# [Directions]
Pictures stay out, but every line of the data is copied exactly.
□ □ □ □ □
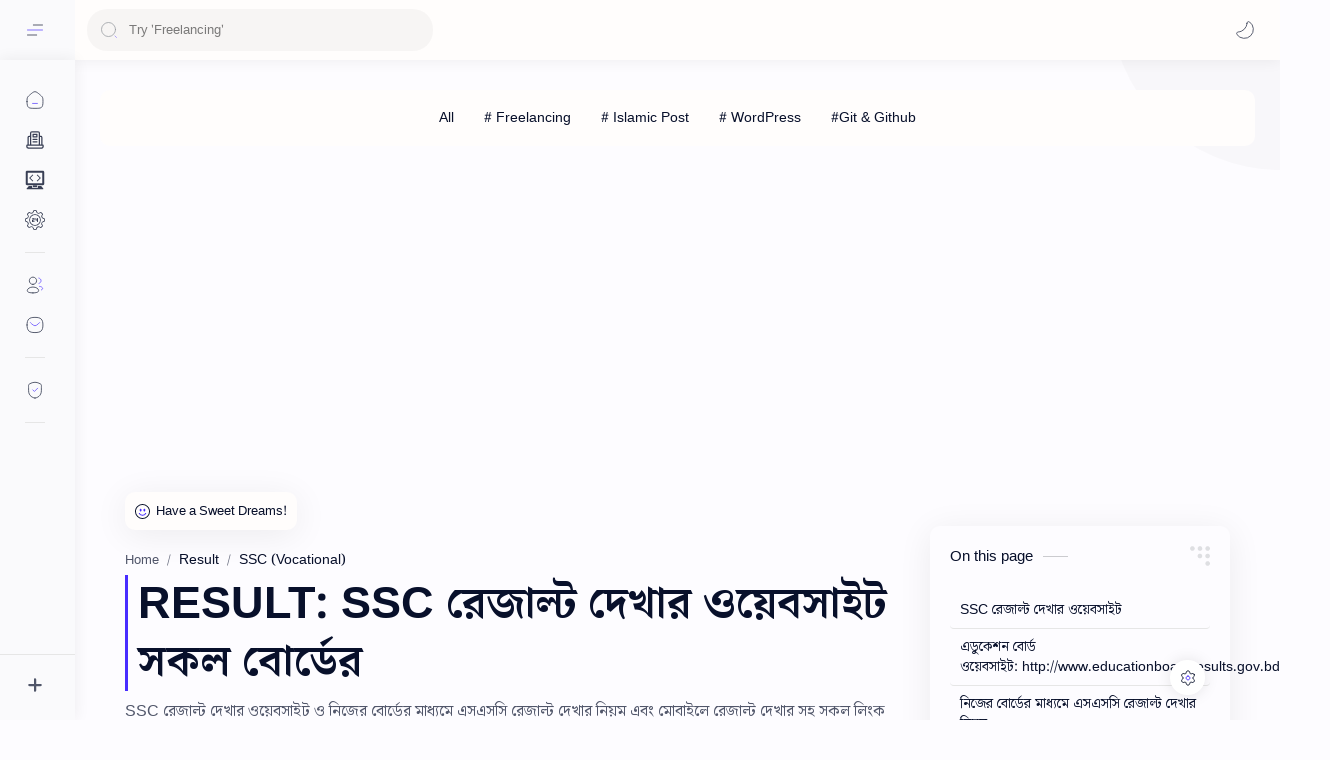

--- FILE ---
content_type: text/html; charset=utf-8
request_url: https://www.google.com/recaptcha/api2/aframe
body_size: 267
content:
<!DOCTYPE HTML><html><head><meta http-equiv="content-type" content="text/html; charset=UTF-8"></head><body><script nonce="Wpvm3FwpnYD-QQrYFYPiSQ">/** Anti-fraud and anti-abuse applications only. See google.com/recaptcha */ try{var clients={'sodar':'https://pagead2.googlesyndication.com/pagead/sodar?'};window.addEventListener("message",function(a){try{if(a.source===window.parent){var b=JSON.parse(a.data);var c=clients[b['id']];if(c){var d=document.createElement('img');d.src=c+b['params']+'&rc='+(localStorage.getItem("rc::a")?sessionStorage.getItem("rc::b"):"");window.document.body.appendChild(d);sessionStorage.setItem("rc::e",parseInt(sessionStorage.getItem("rc::e")||0)+1);localStorage.setItem("rc::h",'1769561969983');}}}catch(b){}});window.parent.postMessage("_grecaptcha_ready", "*");}catch(b){}</script></body></html>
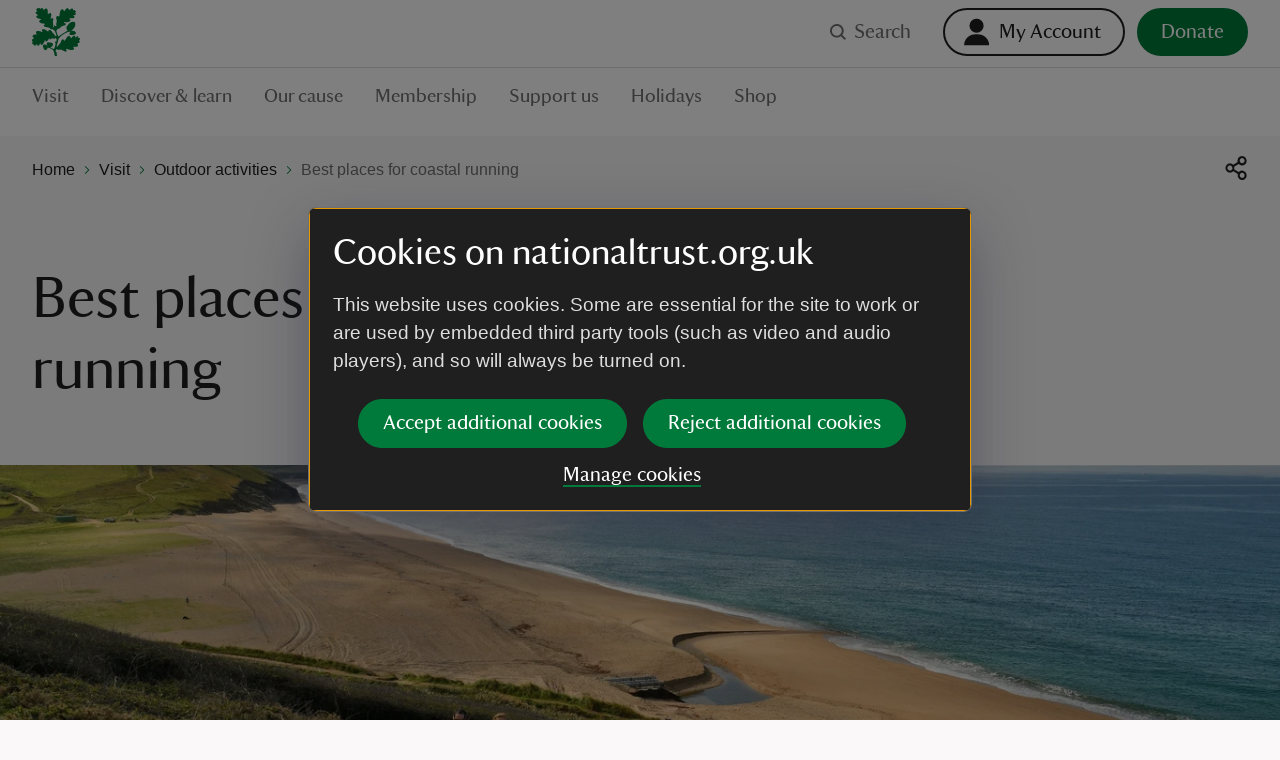

--- FILE ---
content_type: text/plain; charset=UTF-8
request_url: https://www.nationaltrust.org.uk/c99a4269-161c-4242-a3f0-28d44fa6ce24?
body_size: 218
content:
{"ssresp":"2","jsrecvd":"true","__uzmaj":"a028b441-09f2-4895-bf61-eeee33c62905","__uzmbj":"1769011379","__uzmcj":"580761057632","__uzmdj":"1769011379","__uzmlj":"ct/Z77BMdK4YRrJDnj+guaLQGRJaJzQ7mrHOiMyNgbU=","__uzmfj":"7f9000a028b441-09f2-4895-bf61-eeee33c629051-17690113798380-002065160dea46b37cf10","uzmxj":"7f90008f8334c1-efd0-49f3-a6a4-7c56ddc735bb1-17690113798380-111ffc256438985810","dync":"uzmx","jsbd2":"623d3b40-cqch-3b8f-775b-52a04a744cde","mc":{},"mct":""}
□ □ □ □ □
# [Solution to the problem]
--- FILE ---
content_type: text/html; charset=utf-8
request_url: https://www.google.com/recaptcha/api2/aframe
body_size: 267
content:
<!DOCTYPE HTML><html><head><meta http-equiv="content-type" content="text/html; charset=UTF-8"></head><body><script nonce="Wpvm3FwpnYD-QQrYFYPiSQ">/** Anti-fraud and anti-abuse applications only. See google.com/recaptcha */ try{var clients={'sodar':'https://pagead2.googlesyndication.com/pagead/sodar?'};window.addEventListener("message",function(a){try{if(a.source===window.parent){var b=JSON.parse(a.data);var c=clients[b['id']];if(c){var d=document.createElement('img');d.src=c+b['params']+'&rc='+(localStorage.getItem("rc::a")?sessionStorage.getItem("rc::b"):"");window.document.body.appendChild(d);sessionStorage.setItem("rc::e",parseInt(sessionStorage.getItem("rc::e")||0)+1);localStorage.setItem("rc::h",'1769561969983');}}}catch(b){}});window.parent.postMessage("_grecaptcha_ready", "*");}catch(b){}</script></body></html>

--- FILE ---
content_type: text/plain; charset=UTF-8
request_url: https://www.nationaltrust.org.uk/c99a4269-161c-4242-a3f0-28d44fa6ce24?
body_size: 218
content:
{"ssresp":"2","jsrecvd":"true","__uzmaj":"a028b441-09f2-4895-bf61-eeee33c62905","__uzmbj":"1769011379","__uzmcj":"580761057632","__uzmdj":"1769011379","__uzmlj":"ct/Z77BMdK4YRrJDnj+guaLQGRJaJzQ7mrHOiMyNgbU=","__uzmfj":"7f9000a028b441-09f2-4895-bf61-eeee33c629051-17690113798380-002065160dea46b37cf10","uzmxj":"7f90008f8334c1-efd0-49f3-a6a4-7c56ddc735bb1-17690113798380-111ffc256438985810","dync":"uzmx","jsbd2":"623d3b40-cqch-3b8f-775b-52a04a744cde","mc":{},"mct":""}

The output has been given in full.